=== EXCERPTED TEXT ===
*** Begin section ***

Sun Fire T1000 and T2000 DIMMs with CEs (correctable errors) are being unnecessarily flagged by POST as faulty.

Asset ID:	1-73-1001026.1
Update Date:	2010-08-25
Keywords:

Solution Type FAB (standard) Sure

Solution 1001026.1 : Sun Fire T1000 and T2000 DIMMs with CEs (correctable errors) are being unnecessarily flagged by POST as faulty.

Related Items


Sun Fire T2000 Server
 Sun Fire T1000 Server

Related Categories


GCS>Sun Microsystems>Sun FAB>Standard>Reactive

PreviouslyPublishedAs
201353

Product
Sun Fire T2000 Server
Sun Fire T1000 Server

Bug Id
<SUNBUG: 6334560>

Impact

Sun Fire T1000 and T2000 DIMMs with CEs (correctable errors) are being unnecessarily flagged by POST as faulty. There is a high fallout of DIMMs in the field because of this POST policy and a field issue with excessive DIMM returns, caused by CEs during the extended POST memory tests.

This FAB minimizes the opportunity for POST reporting memory faults that are fully and transparently handled by the PSH (Predictive Self-Healing - also known as FMA) features of Solaris.

Contributing Factors

Sun Fire T1000 and T2000 systems with firmware prior to 6.3.0 the default setting of diag_level is "max".

*** End section ***

=== MATERIAL SUPPLIED ===

*** Begin section ***

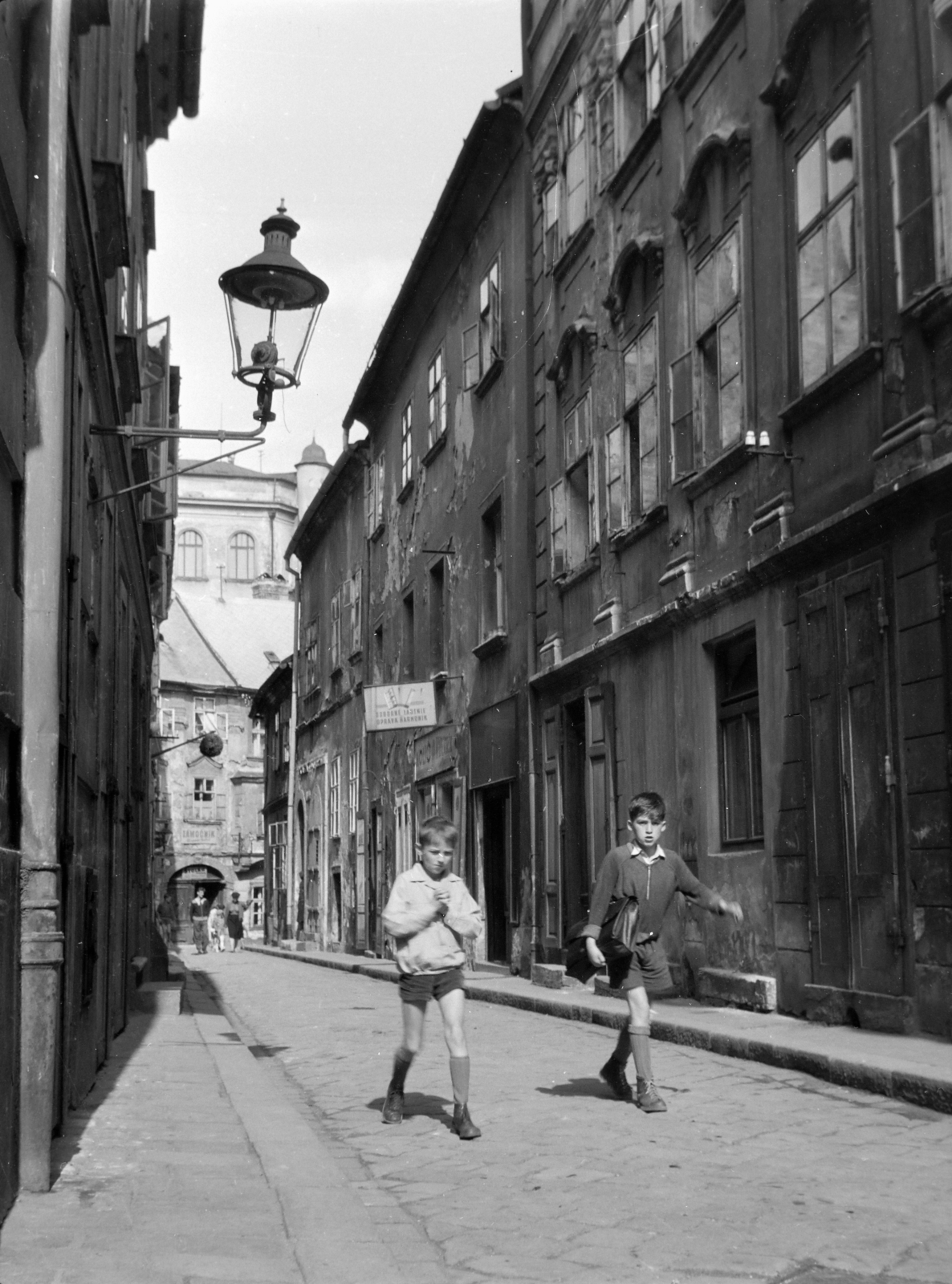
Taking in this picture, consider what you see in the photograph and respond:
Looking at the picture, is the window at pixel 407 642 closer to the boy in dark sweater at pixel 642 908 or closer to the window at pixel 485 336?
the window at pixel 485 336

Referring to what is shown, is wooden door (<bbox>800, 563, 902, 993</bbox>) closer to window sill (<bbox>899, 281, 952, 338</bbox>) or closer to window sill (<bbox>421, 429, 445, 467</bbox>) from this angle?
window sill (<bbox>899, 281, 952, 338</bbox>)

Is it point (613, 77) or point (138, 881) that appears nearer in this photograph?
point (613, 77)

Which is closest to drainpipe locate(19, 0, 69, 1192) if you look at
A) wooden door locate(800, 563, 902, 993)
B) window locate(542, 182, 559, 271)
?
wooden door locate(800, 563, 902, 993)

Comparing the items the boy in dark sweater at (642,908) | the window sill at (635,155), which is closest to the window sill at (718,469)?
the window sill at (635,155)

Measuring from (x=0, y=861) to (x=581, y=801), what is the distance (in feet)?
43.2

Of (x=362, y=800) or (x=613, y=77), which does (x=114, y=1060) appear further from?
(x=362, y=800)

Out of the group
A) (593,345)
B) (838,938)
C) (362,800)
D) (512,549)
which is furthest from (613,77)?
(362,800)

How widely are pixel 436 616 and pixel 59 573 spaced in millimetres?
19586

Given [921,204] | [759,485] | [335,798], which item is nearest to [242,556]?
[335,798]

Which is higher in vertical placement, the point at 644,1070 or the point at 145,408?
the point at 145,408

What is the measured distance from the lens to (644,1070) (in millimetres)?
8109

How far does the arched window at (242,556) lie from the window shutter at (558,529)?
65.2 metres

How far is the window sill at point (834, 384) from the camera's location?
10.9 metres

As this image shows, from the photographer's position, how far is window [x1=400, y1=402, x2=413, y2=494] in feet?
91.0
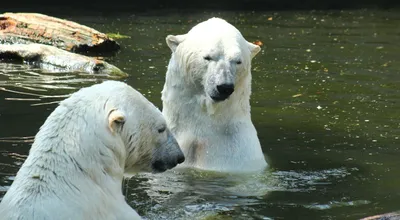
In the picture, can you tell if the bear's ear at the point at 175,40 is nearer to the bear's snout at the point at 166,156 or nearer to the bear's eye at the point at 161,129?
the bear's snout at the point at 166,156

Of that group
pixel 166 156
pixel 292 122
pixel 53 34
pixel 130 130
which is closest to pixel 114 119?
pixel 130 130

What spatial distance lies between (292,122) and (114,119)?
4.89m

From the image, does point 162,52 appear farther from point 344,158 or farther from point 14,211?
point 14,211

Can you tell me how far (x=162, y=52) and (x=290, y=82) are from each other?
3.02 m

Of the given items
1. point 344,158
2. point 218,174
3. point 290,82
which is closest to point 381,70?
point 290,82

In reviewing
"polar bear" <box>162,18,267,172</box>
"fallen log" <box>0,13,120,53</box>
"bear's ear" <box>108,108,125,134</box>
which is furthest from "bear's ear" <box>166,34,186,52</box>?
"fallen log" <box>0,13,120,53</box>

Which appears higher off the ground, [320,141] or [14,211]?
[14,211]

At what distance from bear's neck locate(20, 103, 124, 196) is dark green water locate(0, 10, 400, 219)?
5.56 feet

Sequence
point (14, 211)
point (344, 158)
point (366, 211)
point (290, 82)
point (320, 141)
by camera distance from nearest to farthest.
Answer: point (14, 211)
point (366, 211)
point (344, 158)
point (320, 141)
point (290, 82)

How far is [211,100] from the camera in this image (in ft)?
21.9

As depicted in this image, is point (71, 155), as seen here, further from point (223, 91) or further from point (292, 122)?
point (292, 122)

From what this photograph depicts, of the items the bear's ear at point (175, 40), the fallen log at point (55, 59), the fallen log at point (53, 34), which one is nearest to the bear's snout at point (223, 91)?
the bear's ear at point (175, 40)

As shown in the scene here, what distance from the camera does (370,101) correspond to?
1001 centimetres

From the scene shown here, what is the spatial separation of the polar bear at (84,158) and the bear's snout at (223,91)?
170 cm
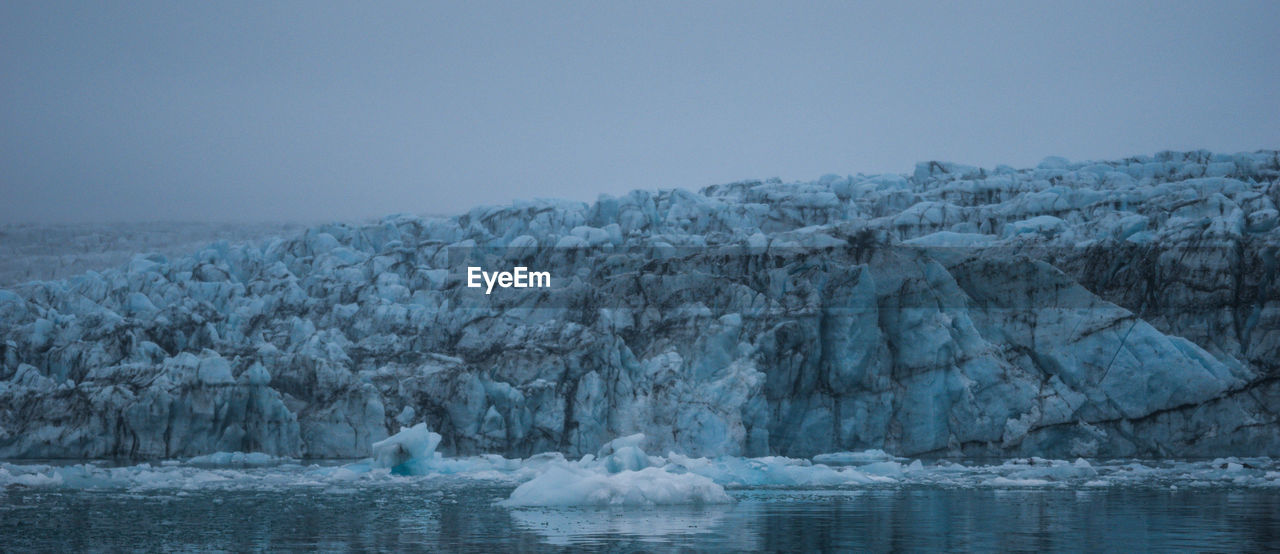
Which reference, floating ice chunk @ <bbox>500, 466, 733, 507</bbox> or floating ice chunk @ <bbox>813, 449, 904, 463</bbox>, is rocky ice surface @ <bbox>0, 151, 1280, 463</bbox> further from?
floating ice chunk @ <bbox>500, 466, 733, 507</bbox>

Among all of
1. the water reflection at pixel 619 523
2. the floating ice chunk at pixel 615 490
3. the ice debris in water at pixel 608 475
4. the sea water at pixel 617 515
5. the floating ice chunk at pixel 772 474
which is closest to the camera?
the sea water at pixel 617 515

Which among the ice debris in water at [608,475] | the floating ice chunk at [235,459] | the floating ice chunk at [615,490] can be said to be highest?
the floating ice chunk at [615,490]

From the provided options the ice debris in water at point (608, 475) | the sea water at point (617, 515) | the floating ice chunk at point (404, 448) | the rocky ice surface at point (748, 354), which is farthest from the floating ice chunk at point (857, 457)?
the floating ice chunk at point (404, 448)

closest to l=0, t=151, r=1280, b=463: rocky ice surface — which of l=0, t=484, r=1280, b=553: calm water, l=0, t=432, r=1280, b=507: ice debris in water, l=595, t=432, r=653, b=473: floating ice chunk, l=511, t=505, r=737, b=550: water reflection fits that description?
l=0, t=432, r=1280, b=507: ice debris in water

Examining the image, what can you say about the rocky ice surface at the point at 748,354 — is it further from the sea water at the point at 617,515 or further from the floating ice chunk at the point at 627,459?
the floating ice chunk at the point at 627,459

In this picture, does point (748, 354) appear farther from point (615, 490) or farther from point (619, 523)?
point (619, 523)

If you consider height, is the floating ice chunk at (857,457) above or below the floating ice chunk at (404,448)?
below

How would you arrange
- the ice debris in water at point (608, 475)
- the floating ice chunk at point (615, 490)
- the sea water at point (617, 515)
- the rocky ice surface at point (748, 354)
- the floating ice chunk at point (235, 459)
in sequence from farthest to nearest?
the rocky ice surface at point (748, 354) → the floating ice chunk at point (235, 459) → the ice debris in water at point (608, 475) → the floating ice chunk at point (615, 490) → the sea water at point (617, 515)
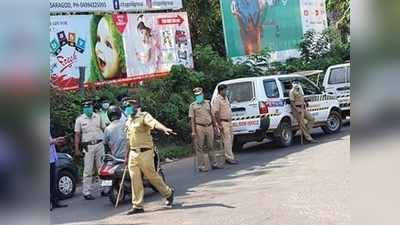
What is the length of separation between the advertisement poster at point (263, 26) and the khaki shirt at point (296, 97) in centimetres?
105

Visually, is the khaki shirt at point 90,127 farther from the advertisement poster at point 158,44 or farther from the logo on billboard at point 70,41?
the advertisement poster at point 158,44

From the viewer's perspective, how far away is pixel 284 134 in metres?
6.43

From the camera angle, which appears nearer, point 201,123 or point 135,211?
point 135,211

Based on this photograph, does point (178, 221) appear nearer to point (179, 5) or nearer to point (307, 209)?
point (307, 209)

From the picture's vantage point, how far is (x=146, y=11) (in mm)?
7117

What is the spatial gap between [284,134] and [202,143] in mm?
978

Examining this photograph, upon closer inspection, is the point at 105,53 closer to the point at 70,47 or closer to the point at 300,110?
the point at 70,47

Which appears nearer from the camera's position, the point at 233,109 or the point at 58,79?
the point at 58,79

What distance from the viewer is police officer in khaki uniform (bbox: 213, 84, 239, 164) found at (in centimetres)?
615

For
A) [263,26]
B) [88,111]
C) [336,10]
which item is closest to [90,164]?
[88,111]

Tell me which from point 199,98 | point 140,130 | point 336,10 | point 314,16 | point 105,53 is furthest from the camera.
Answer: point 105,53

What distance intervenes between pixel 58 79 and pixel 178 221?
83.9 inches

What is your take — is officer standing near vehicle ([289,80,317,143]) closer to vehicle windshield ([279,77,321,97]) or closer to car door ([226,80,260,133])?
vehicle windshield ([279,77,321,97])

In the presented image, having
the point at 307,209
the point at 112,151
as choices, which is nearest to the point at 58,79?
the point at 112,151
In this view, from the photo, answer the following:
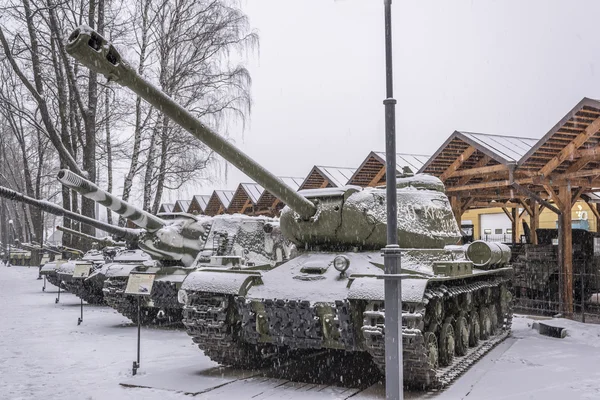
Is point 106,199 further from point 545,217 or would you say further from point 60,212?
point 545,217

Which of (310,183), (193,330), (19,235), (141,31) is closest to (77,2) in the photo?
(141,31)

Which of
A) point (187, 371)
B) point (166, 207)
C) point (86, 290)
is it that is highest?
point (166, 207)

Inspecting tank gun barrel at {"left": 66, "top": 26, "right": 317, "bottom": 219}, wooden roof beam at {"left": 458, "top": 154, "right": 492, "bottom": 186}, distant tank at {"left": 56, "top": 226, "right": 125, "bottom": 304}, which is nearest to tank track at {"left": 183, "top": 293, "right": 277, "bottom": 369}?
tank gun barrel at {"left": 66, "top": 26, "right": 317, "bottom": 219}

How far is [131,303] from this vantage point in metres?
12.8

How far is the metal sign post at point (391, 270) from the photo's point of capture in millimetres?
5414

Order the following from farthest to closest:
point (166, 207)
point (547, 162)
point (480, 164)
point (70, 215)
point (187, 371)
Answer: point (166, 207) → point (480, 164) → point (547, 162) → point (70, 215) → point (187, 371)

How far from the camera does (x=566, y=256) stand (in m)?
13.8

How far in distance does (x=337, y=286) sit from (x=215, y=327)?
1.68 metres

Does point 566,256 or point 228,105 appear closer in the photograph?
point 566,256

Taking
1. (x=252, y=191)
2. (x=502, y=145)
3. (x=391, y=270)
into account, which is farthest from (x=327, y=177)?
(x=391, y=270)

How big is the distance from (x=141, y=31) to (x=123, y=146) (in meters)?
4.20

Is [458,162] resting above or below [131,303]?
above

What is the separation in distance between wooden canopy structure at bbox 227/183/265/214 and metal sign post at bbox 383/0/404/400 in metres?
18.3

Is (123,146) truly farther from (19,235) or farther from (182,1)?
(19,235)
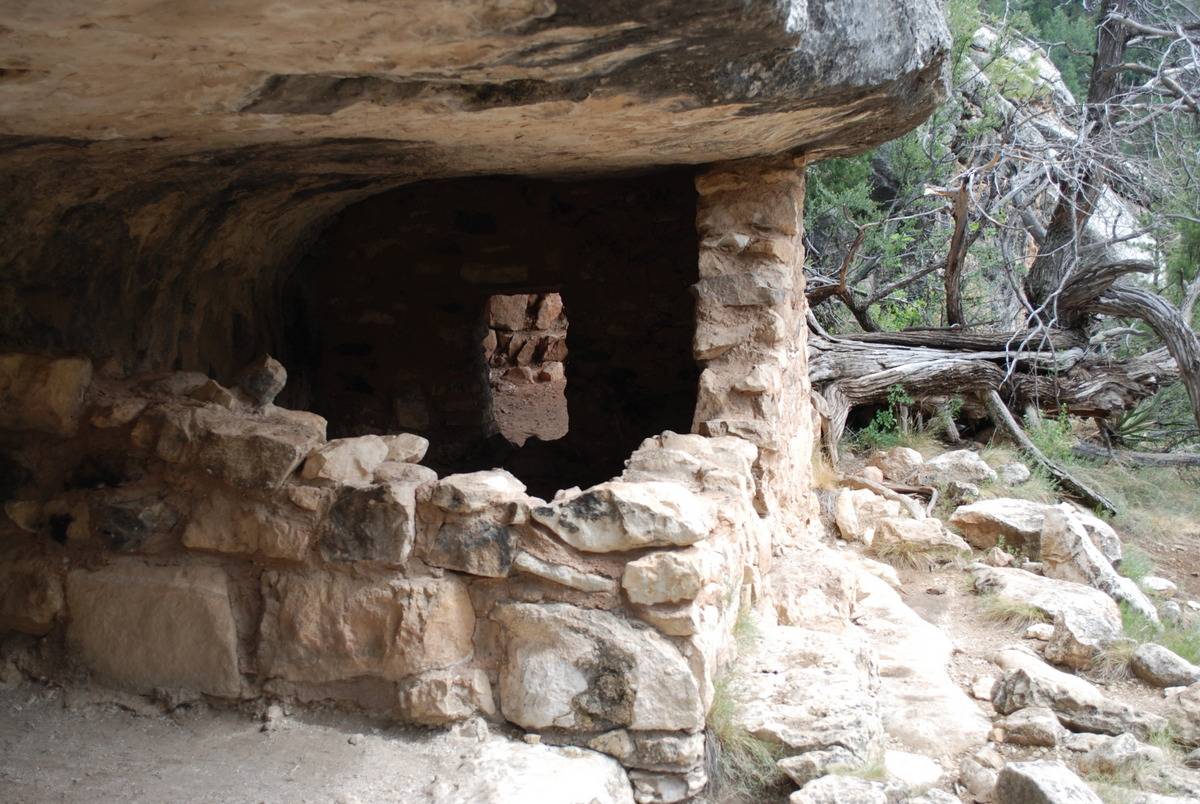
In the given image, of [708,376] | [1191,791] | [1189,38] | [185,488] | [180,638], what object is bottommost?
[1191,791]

*** End section ***

=== USING THE INFORMATION ===
(a) In the Sun Fire DIMM bulletin, what does PSH stand for?
(b) Reproduce the passage of the Sun Fire DIMM bulletin that opens with the words containing "This FAB minimizes" and closes with "features of Solaris.".

=== OUTPUTS IN ORDER ===
(a) Predictive Self-Healing

(b)
This FAB minimizes the opportunity for POST reporting memory faults that are fully and transparently handled by the PSH (Predictive Self-Healing - also known as FMA) features of Solaris.